Rechtsruck in Europa: Warum gewinnen Rechtspopulisten so stark an Einfluss?

Dienstag, 28. Juni 2016 – 6:00 pm - Dienstag, 28. Juni 2016 – 8:00 pm

Herzliche Einladung zur Podiumsdiskussion „Rechtsruck in Europa – warum gewinnen Rechtspopulisten so stark an Einfluss?“ am 28. Juni 2016 von circa 18:00 bis 20:00 Uhr im Hörsaal 24 der Universität Regensburg. An der Podiumsdiskussion werden teilnehmen • Generalkonsul Jean-Claude Brunet (Generalkonsulat der Französischen Republik in Bayern) • Dr.
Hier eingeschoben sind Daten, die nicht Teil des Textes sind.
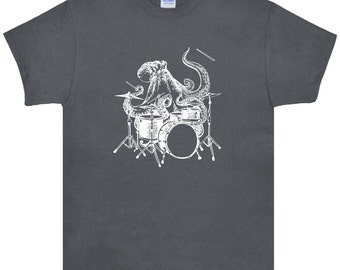 Octopus Playing Drums T Shirt.Men's Gildan Ultra Cotton Adult Tee.Octopus Shirt.Octopus Tee.Octopus Tshirt.Drum Shirt.Drummer Shirt.Drums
Timo Lochocki (German Marshall Fund of the United States), • Merlijn Schoonenboom (De Groene Amsterdammer) • Generalkonsul Gábor Tordai-Lejkó (Generalkonsulat Ungarns in Bayern), • Hans-Juergen Zahorka, Assessor jur. (LIBERTAS - Europaeisches Institut GmbH, Chefredakteur European Union Foreign Affairs Journal) Die Diskussion wird moderiert von Kilian Neuwert (Bayerischer Rundfunk). Europa radikalisiert sich, fast überall gewinnen Rechtspopulisten an Einfluss: Front National, Ukip, Lega Nord, FPÖ oder AfD. Warum? Ist der Rechtspopulismus eine Reaktion auf die Globalisierung im Zeichen des Neoliberalismus? Neben etablierten westlichen Demokratien wie Frankreich rücken insbesondere die neuen EU-Länder stark nach rechts. Fremdenfeindlichkeit ist weit verbreitet, Solidarität weit entfernt – im Osten vielmehr als im Westen, obwohl dort kaum Ausländer leben. Dies lehrt zunächst die Euro-Krise und nun die Flüchtlingskrise. Ist Europa von rechts außen bedroht? Unter den Aspekten, dass derzeit kein funktionierendes „Rezept“ der etablierten Parteien gegen den Rechtspopulismus in Europa besteht und der Prozess der Europäischen Integration behindert wird, empfinden wir eine umfassende Auseinandersetzung mit dem Thema „Rechtsruck in Europa“ für notwendig. Auf Dein Kommen freut sich Junges Europa e.V.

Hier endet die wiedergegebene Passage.